Global players brainstorm to boost COVID vaccine output

The WHO has warned that the pandemic will not end unless poor countries can keep up with accelerating mass vaccination campaigns

Global players are gathering online from Monday to brainstorm ways to rapidly boost vaccine production and fight a still-virulent coronavirus that has hobbled the world for 14 months.

Giving impetus to the meeting is a warning from the Geneva-based World Health Organization (WHO) that the pandemic will not end unless poor countries can keep up with accelerating mass vaccination campaigns in rich nations.

Meeting online Monday and Tuesday will be partners of the Covax vaccine distribution initiative, led by the Gavi vaccine alliance and backed by research arm the Coalition for Epidemic Preparedness Innovations as well as the WHO.

Government delegates, scientists and representatives of the pharmaceutical giants as well as smaller drug makers from developing countries will also participate.

The aim is “to shine the light on the gaps that we have currently in the supply chain, of reagents, of raw material, of products that you need to make vaccines”, WHO’s chief scientist Soumya Swaminathan told a news conference on Friday.

The pharmaceutical industry aims to produce 10 billion COVID-19 vaccine doses this year, which is double the 2019 manufacturing capacity for all kinds of vaccines.

Manufacturing these jabs requires not just an unprecedented quantity of ingredients, but also items such as glass for the vials and plastic for their caps—at a time when global supply chains have been disrupted by the pandemic, Swaminathan said.

“So the summit is really focusing on that upstream area, the gaps, how they can be filled and for solutions to be found.”

Such interventions “can make a difference in the short term” even as WHO and others are already eyeing the longer-term course of the pandemic, she added.

Setting rivalries aside

Pressure from governments and public opinion has helped push the pharma groups, who usually jockey for a competitive advantage, into deals to produce more vaccine doses.

With its own vaccine development lagging, France’s Sanofi will produce both the Pfizer-BioNTech and the Johnson & Johnson versions.

Merck will also turn out the J&J shots, Switzerland’s Novartis will make doses of the Pfizer-BioNTech and Curevac vaccine, while Germany’s Bayer is also set to help Curevac.

Such deals are “very welcome”, Swaminathan said.

“We would like to see more of this happening and in more parts of the world.

“We need to explore the fill-and-finish capacity in Asia, in Africa and Latin America and use those facilities to increase supply.”

Marie-Paule Kieny, research director at France’s National Institute of Health and Medical Research, noted that “there are many generic drug manufacturers who have a high record… and good manufacturing practices, which could also help in this process”.

But cooperation poses challenges over how to share or license the precious intellectual property pharmaceutical firms have invested heavily to create—albeit often with significant state aid—so they can at least recoup their costs.

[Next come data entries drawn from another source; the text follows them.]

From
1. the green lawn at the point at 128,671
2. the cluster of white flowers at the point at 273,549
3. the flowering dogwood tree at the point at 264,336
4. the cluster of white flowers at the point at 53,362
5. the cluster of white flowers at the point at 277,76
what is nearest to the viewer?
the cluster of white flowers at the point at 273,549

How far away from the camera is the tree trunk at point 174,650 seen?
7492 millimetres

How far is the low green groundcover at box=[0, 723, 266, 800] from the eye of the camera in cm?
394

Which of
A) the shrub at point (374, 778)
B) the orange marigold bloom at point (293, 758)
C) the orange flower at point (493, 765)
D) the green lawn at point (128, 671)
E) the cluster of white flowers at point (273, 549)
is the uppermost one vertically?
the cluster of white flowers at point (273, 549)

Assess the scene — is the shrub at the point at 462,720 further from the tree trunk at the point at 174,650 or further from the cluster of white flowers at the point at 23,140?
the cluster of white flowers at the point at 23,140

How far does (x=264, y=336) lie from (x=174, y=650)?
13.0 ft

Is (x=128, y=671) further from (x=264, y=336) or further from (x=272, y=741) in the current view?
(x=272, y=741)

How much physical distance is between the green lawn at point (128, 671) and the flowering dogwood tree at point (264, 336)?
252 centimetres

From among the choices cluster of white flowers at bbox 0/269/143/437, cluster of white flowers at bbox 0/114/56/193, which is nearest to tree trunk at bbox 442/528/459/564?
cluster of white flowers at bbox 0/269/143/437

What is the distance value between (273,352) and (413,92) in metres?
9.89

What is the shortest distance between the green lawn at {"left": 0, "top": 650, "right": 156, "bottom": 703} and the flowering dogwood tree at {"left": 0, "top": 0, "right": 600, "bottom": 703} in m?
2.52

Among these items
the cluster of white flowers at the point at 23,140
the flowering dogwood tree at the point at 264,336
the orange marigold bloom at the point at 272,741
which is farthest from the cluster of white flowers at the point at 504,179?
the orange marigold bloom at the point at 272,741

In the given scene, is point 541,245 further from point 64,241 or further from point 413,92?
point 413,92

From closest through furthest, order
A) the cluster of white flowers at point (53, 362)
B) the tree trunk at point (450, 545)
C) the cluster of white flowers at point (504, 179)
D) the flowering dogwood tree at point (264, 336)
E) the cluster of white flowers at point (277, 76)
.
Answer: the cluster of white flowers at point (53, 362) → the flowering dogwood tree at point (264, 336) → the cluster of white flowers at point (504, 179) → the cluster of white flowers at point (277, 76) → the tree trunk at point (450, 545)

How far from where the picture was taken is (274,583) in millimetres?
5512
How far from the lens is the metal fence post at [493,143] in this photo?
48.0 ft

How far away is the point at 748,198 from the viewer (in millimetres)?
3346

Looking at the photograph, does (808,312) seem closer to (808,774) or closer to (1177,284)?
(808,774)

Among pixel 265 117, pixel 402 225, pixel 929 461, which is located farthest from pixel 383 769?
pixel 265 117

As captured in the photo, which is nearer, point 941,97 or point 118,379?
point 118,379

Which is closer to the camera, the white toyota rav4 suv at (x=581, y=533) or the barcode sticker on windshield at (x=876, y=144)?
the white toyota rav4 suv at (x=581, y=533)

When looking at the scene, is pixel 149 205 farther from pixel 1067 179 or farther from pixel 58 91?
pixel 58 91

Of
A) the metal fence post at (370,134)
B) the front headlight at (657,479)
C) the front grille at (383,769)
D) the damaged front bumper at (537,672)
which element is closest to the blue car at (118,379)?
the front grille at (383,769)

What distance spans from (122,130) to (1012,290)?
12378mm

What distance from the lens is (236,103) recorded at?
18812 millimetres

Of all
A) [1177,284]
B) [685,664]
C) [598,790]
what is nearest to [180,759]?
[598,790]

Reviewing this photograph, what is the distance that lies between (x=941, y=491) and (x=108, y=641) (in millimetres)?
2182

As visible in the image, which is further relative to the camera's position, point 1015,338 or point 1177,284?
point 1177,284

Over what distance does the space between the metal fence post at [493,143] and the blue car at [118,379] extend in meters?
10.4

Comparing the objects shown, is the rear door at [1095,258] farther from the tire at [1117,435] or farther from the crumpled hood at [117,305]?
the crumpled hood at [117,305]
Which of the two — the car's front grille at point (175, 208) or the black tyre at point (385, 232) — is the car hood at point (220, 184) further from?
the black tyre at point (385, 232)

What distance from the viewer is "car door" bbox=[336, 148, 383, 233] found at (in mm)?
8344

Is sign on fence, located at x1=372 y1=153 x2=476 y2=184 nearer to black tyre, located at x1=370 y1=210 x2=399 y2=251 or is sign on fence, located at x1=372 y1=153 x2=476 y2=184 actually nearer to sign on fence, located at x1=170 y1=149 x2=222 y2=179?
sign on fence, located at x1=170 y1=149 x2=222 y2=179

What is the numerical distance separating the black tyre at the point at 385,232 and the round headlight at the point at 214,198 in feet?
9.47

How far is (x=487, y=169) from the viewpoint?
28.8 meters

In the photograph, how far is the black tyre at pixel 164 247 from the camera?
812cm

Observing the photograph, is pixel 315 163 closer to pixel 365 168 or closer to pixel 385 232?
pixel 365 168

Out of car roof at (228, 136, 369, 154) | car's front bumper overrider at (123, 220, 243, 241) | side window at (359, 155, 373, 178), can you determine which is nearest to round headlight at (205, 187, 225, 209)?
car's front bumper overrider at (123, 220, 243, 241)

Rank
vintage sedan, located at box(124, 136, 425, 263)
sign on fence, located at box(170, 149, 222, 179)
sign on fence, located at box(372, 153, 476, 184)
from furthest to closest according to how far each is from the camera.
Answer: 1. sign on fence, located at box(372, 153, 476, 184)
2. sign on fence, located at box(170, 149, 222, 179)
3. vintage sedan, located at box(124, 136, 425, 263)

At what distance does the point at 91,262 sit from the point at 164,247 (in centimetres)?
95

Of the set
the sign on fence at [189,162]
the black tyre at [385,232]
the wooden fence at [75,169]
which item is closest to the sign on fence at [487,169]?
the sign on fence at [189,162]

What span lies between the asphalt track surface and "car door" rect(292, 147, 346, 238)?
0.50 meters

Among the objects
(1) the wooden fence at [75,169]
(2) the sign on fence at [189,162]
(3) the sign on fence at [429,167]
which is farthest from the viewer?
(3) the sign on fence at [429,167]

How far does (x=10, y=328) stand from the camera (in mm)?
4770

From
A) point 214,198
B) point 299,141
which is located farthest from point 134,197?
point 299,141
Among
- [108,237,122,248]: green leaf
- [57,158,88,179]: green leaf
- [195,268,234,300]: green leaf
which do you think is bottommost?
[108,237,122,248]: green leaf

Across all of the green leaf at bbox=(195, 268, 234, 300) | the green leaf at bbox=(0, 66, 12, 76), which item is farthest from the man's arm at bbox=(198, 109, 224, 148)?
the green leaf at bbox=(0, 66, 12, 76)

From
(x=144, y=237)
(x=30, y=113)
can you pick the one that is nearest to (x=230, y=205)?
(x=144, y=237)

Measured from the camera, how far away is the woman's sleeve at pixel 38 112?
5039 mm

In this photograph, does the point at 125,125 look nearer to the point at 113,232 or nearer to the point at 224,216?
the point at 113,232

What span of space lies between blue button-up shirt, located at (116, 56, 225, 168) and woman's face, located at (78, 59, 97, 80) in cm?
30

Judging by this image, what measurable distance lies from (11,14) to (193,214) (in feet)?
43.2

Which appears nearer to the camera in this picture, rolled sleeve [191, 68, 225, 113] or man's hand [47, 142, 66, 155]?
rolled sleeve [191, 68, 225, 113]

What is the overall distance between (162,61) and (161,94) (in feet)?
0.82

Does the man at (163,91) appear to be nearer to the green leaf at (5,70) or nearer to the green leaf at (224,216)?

Despite pressure from aid groups and the WHO, a proposal from India and South Africa at the World Trade Organization to temporarily suspend vaccine patents appears stalled.

Unequal race

Efforts at boosting vaccine production should help the worst-off nations—who lack the cash to buy direct from pharma companies—get their people immunised.

The ambitious Covax initiative is aiming to supply vaccines to dozens of countries in the first 100 days of 2021.

It hopes to distribute enough doses—around 1.3 billion—to vaccinate up to 27 percent of the population in the 92 poorest participating economies by the end of the year.

But the first Covax shots have only been distributed in recent days, with around 20 million reaching 20 different countries. Wealthy nations meanwhile, have been vaccinating since December.

With more than 14 million more doses to be delivered next week, “this is encouraging progress”, said WHO chief Tedros Adhanom Ghebreyesus.

“But the volume of doses being distributed through Covax is still relatively small.”